── SUPPLIED ENTRIES ──

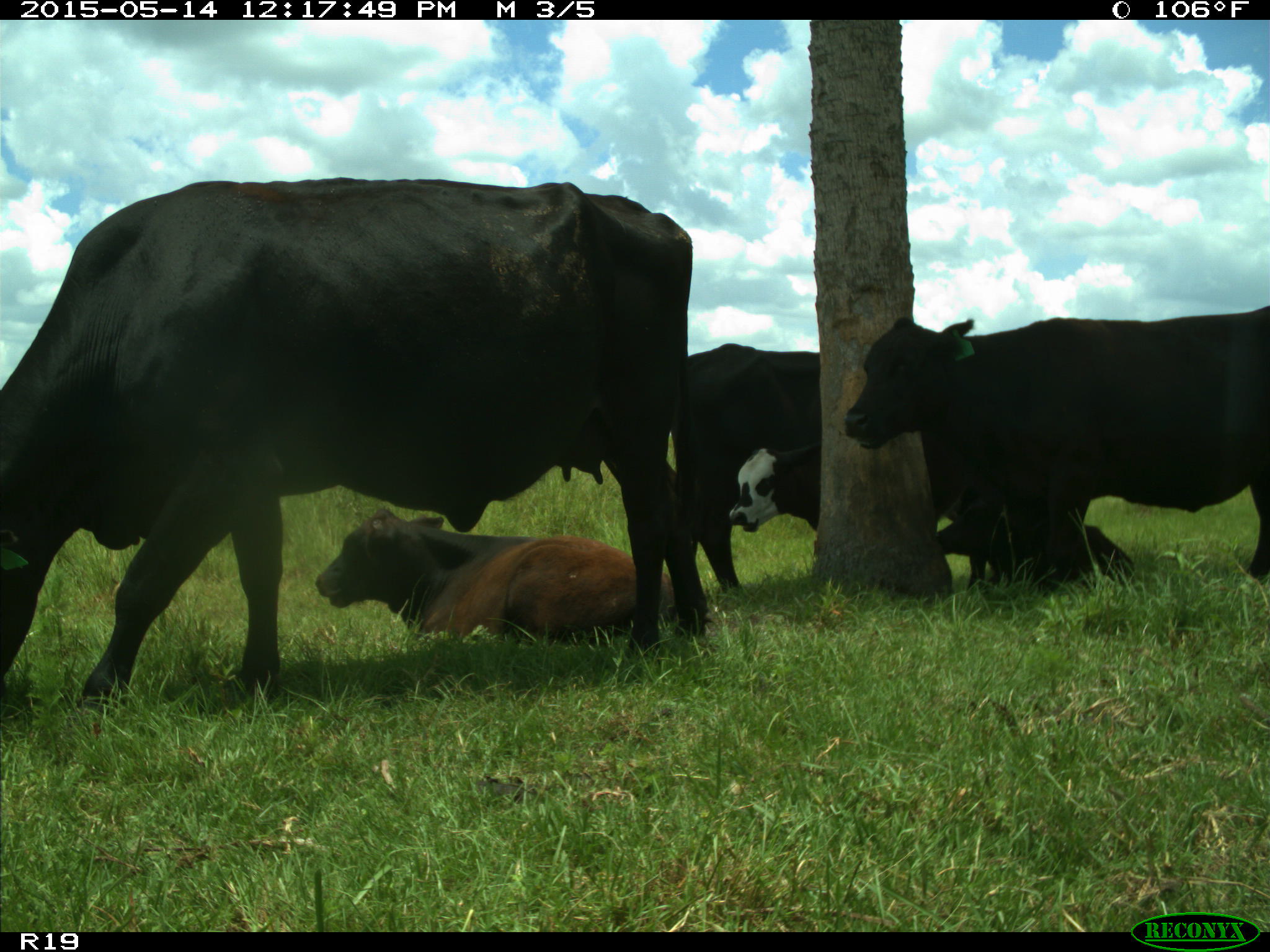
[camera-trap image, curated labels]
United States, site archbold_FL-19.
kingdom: Animalia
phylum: Chordata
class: Mammalia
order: Artiodactyla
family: Bovidae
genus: Bos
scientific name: Bos taurus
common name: domestic cow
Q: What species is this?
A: Bos taurus (domestic cow).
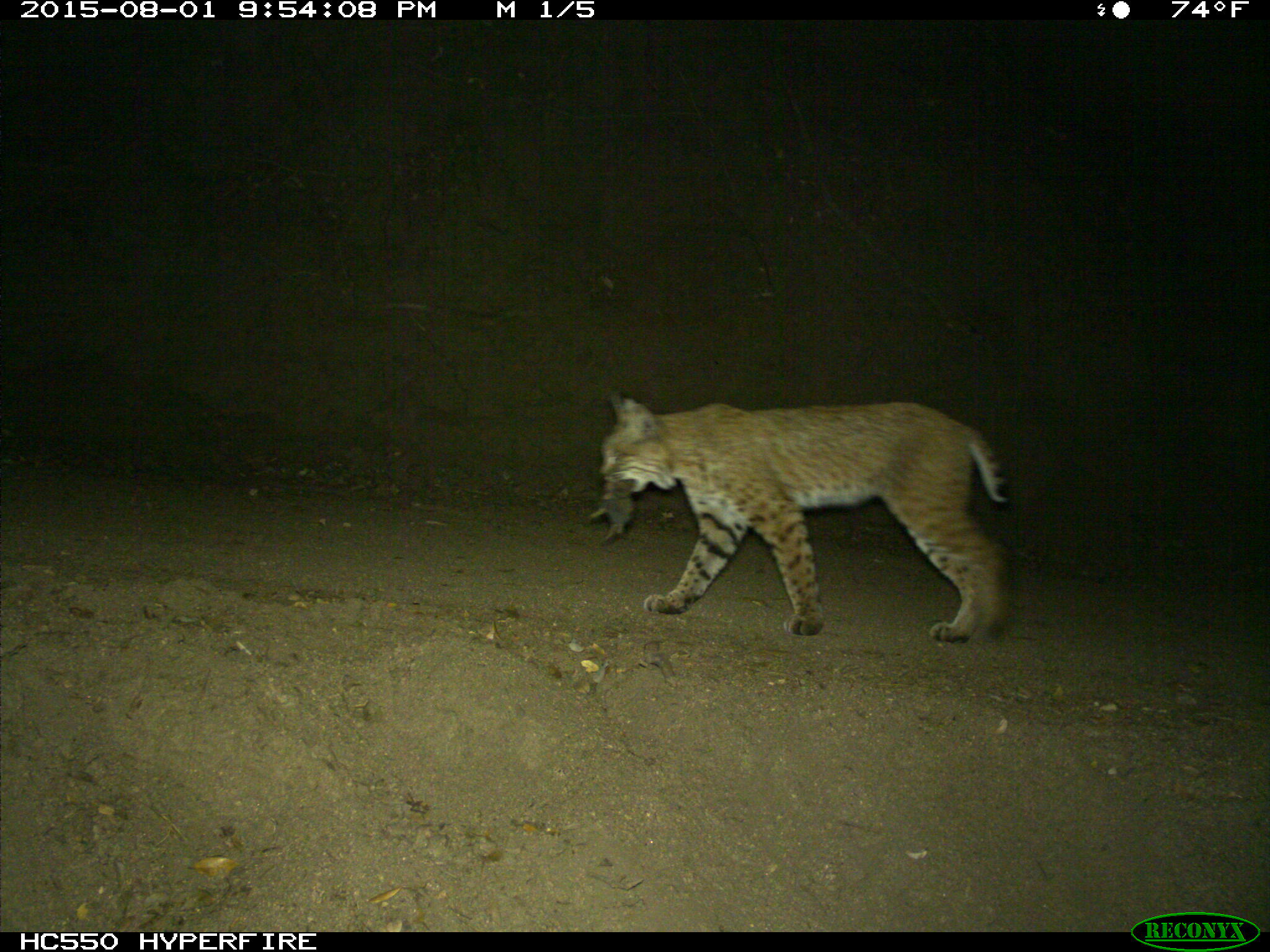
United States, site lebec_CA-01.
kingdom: Animalia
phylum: Chordata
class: Mammalia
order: Carnivora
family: Felidae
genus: Lynx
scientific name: Lynx rufus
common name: bobcat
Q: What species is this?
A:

───

### WHAT TO PRODUCE
Everything in the material except the pictures should be output verbatim.

### RESPONSE BOX
[camera-trap image, curated labels]
United States, site archbold_FL-19.
kingdom: Animalia
phylum: Chordata
class: Mammalia
order: Artiodactyla
family: Bovidae
genus: Bos
scientific name: Bos taurus
common name: domestic cow
Q: What species is this?
A: Bos taurus (domestic cow).
United States, site lebec_CA-01.
kingdom: Animalia
phylum: Chordata
class: Mammalia
order: Carnivora
family: Felidae
genus: Lynx
scientific name: Lynx rufus
common name: bobcat
Q: What species is this?
A:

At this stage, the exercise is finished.